(502b) Learning Structure Identification in Molecular Simulations with a Pointnet
AIChE Annual Meeting
2019
2019 AIChE Annual Meeting
Topical Conference: Applications of Data Science to Molecules and Materials
Applications of Data Science in Molecular Sciences II
Wednesday, November 13, 2019 - 12:45pm to 1:00pm
Given the widespread success of machine learning in object identification in fields such as computer vision, it seems intuitive that similar approaches might hold promise for structure identification in simulations. In general, the challenge in applying machine learning techniques to simulation is selecting the appropriate input features. This once again becomes a system-specific challenge that can require significant human input and intuition. Our goal is to develop a generic approach to local structure identification in molecular simulations that requires no system-specific feature engineering and operates on the raw outputs of the simulations, i.e., atomic positions.
Our approach is to apply a specific type of neural network called a PointNet to identify local structural environments in molecular simulations. The PointNet takes as input the relative positions (i.e., x, y, z) coordinates of atoms within some cutoff distance of a central atom and is trained to classify the structural environment of the central atom. We demonstrate the method on crystal structure identification in LennardâJones (four different phases), water (eight different phases), and mesophase (six different phases) systems. The method is able to achieve >99.5% accuracy in crystal structure identification. We also demonstrate that the method is applicable to heterogeneous nucleation as it can even predict the crystal phases of atoms near external interfaces. Next, we test if the method can be used to identify if a water molecule is in a hydrophobic or hydrophilic environment based solely upon the surrounding water molecules. The method is able to characterize heterogeneous surfaces (e.g., self-assembled monolayer surfaces with patterns of hydrophobic and hydrophilic regions) and can characterize the local surface hydrophobicity of biomolecules such as proteins.

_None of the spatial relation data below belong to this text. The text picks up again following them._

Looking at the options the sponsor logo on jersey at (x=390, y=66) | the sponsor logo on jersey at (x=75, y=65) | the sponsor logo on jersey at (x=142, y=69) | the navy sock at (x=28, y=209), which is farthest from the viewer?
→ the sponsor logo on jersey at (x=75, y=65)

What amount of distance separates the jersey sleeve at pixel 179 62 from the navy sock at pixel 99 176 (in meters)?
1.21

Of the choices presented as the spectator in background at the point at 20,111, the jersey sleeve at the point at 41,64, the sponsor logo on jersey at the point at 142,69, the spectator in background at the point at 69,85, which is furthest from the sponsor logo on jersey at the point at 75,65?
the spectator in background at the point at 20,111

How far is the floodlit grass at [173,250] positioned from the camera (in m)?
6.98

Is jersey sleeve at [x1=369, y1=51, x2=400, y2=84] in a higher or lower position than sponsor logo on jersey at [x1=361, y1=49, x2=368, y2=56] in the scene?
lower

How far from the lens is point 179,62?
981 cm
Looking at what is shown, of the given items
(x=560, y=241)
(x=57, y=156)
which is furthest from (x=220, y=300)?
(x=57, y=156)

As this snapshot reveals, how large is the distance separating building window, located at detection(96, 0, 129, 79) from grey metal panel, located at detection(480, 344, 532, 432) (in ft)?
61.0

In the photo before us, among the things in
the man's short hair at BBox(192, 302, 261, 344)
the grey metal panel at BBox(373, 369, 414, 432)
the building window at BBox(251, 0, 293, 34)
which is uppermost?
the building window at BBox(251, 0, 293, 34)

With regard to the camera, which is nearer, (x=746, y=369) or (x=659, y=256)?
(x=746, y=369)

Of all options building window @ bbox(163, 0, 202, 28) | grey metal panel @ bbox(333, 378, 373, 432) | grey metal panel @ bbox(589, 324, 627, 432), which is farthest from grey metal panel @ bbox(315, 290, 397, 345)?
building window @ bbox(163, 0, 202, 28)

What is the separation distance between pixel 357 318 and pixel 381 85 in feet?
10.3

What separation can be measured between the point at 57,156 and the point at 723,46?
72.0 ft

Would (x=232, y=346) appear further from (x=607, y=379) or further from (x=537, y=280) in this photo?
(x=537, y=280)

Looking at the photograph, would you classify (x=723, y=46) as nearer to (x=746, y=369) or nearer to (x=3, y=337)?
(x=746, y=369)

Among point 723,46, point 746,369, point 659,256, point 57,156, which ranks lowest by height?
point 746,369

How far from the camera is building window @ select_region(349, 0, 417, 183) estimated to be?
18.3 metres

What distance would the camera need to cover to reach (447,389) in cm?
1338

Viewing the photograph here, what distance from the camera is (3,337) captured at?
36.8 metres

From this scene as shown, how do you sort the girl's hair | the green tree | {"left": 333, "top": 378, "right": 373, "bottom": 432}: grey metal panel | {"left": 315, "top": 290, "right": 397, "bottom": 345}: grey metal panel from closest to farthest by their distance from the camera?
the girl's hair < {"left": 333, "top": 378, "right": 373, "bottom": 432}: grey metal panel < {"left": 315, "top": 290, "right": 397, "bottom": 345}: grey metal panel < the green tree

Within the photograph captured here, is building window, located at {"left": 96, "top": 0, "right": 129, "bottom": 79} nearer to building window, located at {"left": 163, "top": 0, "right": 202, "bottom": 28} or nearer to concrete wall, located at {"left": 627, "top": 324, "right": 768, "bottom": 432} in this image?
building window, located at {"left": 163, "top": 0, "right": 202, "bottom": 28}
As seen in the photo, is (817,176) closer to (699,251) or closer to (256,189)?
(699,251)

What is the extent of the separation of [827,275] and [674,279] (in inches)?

The PointNet approach to local structure identification is a generic framework for identifying different structural motifs which appear in molecular simulations. The approach only requires the raw output from molecular simulations and requires no system-specific feature engineering. The approach will be broadly applicable to many other types of local structure in simulations, such as biomolecular conformations, active site arrangements, the structure of solvation shells, and more. The method will shorten time-to-discovery by enabling rapid structure identification in novel systems where there are not existing order parameters.